Photo by Deva Darshan on Unsplash

Airflow DAG — Best Practices

Amit Singh Rathore
The Startup
Published in
5 min readFeb 23, 2021

--

In the blog post, we will see some best practices for authoring DAGs. Let’s start.

DAG as configuration file

The Airflow scheduler scans and compiles DAG files at each heartbeat. If DAG files are heavy and a lot of top-level codes are present in them, the scheduler will consume a lot of resources and time to process them at each heartbeat. So it is advised to keep the DAGs light, more like a configuration file. As a step forward it will be a good choice to have a YAML/JSON-based definition of workflow and then generate the DAG, based on that. This has a double advantage. 1. DAGs, since are getting generated programmatically will be consistent and reproducible anytime. 2. Non-python users will also be able to use it.

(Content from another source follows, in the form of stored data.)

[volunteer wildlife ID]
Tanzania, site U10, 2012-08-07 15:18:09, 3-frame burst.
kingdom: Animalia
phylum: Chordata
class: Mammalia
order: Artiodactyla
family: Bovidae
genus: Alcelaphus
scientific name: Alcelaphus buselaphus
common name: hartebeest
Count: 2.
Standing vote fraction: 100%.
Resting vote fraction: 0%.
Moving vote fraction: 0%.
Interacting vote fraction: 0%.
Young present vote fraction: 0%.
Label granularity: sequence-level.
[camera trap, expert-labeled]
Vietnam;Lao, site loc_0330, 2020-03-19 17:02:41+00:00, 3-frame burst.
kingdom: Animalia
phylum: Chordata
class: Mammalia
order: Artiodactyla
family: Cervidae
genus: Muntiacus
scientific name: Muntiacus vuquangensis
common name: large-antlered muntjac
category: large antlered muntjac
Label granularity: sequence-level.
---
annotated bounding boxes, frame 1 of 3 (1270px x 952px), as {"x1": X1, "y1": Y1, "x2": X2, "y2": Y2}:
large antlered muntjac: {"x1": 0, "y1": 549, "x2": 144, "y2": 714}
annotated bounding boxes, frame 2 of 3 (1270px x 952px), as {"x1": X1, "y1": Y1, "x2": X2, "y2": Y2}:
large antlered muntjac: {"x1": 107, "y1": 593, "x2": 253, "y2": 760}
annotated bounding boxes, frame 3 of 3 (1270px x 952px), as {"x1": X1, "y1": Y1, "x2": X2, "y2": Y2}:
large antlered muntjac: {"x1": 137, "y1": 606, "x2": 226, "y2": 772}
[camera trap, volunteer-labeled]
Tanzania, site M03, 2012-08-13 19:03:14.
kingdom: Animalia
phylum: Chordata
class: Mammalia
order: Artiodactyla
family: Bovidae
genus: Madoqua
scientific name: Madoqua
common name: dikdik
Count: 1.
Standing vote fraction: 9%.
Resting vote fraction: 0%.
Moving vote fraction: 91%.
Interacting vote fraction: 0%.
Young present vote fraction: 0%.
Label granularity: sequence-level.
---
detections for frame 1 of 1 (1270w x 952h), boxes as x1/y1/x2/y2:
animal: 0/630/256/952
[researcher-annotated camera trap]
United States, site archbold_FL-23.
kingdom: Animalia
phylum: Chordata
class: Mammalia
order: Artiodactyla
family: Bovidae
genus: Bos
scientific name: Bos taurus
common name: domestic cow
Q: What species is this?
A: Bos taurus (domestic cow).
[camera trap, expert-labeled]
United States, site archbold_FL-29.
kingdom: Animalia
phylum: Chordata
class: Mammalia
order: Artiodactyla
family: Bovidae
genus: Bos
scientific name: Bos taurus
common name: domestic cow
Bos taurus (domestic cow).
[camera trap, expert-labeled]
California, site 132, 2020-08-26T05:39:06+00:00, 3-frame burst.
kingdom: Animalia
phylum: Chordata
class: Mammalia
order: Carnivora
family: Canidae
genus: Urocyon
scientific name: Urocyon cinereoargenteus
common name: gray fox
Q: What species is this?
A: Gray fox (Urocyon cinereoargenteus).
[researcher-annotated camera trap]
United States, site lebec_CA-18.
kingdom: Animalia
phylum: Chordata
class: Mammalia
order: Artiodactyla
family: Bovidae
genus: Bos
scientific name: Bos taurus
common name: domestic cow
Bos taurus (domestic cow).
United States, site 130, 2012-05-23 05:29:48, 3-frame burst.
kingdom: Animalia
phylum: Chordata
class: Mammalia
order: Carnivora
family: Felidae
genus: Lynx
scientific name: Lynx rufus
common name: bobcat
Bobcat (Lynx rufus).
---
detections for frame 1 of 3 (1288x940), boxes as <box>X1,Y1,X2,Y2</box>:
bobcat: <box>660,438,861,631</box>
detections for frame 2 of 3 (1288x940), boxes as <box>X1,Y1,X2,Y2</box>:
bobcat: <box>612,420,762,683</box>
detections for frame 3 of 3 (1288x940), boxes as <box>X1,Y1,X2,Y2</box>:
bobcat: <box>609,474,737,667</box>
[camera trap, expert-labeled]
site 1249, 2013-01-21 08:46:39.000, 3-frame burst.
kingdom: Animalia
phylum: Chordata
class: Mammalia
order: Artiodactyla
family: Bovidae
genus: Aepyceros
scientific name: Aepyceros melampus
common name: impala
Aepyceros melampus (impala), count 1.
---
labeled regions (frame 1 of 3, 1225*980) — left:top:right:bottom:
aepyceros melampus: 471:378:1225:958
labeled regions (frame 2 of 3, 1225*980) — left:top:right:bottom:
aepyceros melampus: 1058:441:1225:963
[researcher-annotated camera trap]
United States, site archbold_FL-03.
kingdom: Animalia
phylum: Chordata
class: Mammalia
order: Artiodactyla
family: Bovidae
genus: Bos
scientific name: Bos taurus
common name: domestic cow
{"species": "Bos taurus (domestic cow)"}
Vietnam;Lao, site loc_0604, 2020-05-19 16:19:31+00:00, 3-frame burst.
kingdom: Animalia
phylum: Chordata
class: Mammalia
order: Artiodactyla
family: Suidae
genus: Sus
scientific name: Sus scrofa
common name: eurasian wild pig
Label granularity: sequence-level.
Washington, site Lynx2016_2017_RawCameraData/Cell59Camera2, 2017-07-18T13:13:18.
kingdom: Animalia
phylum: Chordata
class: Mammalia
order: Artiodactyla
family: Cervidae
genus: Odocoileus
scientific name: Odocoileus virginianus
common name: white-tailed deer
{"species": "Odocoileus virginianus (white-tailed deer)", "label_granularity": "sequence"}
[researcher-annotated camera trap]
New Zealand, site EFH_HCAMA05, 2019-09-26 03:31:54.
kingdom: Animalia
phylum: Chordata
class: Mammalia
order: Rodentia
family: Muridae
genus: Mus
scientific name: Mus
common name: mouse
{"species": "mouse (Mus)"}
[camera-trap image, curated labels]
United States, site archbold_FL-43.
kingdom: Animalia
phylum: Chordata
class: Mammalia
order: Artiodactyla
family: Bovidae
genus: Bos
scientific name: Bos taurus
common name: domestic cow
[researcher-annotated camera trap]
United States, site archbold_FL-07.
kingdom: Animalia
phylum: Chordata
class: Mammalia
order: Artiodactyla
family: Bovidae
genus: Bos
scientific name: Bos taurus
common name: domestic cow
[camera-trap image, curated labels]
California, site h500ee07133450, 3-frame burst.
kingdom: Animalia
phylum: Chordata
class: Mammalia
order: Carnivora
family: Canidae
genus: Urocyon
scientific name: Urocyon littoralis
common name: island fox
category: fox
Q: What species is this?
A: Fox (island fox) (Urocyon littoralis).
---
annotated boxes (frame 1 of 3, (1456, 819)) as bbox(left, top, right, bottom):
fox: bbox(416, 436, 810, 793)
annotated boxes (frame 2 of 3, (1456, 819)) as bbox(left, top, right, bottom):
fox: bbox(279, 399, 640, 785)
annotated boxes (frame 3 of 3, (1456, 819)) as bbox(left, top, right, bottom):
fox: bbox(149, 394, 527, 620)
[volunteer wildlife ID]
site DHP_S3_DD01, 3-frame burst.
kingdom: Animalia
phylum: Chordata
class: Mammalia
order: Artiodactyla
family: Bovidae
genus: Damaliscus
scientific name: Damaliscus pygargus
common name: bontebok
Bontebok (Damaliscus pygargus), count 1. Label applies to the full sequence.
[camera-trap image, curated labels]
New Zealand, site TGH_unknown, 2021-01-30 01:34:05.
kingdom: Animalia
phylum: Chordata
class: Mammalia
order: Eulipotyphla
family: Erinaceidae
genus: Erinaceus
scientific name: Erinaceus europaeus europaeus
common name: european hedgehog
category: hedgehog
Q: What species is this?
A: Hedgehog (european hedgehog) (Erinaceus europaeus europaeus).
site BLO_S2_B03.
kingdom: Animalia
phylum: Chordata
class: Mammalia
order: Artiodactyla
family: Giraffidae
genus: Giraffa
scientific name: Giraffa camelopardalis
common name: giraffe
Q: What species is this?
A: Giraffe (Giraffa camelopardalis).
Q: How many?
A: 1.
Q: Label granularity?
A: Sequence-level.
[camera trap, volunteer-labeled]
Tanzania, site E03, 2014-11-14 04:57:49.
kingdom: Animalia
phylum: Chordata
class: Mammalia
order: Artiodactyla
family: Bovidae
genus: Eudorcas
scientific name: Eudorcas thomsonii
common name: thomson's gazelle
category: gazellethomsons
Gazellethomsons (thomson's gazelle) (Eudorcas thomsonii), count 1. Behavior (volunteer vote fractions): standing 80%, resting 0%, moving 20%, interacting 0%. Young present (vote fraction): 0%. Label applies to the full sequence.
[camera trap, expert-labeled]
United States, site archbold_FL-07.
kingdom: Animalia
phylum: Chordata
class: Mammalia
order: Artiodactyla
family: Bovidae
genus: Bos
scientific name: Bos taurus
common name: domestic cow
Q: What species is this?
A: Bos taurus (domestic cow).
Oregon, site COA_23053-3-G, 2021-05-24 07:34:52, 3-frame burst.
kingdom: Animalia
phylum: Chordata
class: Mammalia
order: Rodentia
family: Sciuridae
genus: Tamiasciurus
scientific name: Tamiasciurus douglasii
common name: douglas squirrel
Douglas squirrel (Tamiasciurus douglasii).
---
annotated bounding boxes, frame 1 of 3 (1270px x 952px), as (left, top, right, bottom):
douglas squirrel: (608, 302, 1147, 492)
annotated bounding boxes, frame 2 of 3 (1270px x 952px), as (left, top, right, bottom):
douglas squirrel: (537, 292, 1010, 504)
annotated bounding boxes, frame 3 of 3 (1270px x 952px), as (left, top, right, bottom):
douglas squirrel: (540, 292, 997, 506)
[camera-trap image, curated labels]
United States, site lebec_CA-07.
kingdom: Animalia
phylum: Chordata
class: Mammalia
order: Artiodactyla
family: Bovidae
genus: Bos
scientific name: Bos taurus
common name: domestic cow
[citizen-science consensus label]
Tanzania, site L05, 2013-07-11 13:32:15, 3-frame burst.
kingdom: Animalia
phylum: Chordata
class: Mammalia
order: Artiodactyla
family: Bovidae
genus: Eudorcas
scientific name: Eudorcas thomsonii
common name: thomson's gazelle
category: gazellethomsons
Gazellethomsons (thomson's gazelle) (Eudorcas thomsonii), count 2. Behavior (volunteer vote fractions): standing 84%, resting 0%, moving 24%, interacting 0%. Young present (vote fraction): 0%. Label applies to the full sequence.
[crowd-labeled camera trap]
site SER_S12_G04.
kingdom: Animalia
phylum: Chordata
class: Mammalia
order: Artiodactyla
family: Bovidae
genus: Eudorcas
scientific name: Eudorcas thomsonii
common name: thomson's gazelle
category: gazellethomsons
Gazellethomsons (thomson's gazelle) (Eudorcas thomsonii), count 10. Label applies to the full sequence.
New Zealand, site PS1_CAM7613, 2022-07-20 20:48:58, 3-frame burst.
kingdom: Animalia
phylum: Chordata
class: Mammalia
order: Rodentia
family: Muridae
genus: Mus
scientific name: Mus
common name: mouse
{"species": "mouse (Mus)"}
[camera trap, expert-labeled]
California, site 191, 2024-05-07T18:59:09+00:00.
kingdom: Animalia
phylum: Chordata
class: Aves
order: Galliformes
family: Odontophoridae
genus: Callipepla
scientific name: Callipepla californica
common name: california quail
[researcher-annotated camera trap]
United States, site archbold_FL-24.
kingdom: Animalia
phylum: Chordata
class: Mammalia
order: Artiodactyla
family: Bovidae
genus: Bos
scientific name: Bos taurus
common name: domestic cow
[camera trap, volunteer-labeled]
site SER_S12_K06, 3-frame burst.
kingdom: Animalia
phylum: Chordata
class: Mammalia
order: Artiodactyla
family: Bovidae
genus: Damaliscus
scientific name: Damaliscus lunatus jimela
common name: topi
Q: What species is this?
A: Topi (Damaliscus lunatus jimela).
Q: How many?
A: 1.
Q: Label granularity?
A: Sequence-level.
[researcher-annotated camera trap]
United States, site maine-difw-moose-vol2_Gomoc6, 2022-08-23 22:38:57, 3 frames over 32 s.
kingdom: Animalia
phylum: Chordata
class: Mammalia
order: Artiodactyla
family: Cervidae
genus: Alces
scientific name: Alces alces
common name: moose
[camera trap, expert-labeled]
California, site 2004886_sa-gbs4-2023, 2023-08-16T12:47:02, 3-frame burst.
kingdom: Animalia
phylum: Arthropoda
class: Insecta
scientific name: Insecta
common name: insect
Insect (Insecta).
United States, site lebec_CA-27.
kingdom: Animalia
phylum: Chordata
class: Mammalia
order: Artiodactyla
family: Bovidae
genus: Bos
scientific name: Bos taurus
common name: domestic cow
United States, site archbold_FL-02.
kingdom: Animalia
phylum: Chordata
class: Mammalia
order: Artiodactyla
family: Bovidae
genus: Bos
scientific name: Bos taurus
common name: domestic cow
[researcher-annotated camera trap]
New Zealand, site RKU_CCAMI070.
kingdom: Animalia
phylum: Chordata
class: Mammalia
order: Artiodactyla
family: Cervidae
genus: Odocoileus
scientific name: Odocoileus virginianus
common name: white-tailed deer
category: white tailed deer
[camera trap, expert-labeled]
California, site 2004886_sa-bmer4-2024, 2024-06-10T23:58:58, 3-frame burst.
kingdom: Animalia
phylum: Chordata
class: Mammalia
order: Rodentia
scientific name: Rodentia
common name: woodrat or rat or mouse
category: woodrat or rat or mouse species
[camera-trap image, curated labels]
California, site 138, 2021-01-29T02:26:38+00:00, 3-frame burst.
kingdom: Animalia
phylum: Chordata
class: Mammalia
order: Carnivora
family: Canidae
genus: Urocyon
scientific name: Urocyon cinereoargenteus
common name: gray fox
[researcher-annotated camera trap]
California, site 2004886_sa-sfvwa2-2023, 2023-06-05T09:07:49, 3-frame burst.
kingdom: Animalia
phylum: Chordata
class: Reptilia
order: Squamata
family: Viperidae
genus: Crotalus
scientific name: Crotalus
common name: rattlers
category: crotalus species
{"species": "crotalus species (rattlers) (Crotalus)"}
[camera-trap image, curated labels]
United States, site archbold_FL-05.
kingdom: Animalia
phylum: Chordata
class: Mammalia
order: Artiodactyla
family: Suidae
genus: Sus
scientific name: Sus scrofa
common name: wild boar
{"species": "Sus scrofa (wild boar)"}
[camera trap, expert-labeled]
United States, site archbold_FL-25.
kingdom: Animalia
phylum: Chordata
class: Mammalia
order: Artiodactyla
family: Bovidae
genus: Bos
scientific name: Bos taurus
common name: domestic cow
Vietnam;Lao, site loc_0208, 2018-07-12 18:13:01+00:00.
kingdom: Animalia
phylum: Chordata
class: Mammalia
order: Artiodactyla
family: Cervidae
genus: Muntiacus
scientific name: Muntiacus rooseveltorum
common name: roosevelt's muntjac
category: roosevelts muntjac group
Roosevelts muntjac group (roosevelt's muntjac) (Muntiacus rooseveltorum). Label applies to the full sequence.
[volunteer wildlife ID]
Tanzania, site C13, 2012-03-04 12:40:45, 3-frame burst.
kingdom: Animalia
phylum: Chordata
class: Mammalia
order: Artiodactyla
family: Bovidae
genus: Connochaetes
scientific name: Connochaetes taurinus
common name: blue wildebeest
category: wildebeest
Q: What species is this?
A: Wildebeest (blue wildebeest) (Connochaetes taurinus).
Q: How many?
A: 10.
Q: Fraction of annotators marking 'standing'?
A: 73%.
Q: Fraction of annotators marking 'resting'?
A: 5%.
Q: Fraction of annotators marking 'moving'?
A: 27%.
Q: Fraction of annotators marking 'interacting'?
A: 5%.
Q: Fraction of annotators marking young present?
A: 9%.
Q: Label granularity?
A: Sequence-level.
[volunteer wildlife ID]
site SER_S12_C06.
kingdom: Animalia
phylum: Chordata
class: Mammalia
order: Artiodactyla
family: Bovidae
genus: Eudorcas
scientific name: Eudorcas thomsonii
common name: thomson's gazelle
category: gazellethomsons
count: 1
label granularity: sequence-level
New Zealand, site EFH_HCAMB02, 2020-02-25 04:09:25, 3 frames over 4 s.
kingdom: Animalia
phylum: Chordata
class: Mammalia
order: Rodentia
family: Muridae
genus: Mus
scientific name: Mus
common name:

We can separate non-configuration-related code blocks outside the DAG definition and use the template_searchpath attribute to add those. For example, if you are trying to connect to an RDS and execute some SQL command, that SQL command should be loaded from a file. And the location of the file should be mentioned in the template_searchpath. Similarly with Hive queries(.hql).

Note: While trimming the top-level code, also convert top-level import to local imports inside the python callable.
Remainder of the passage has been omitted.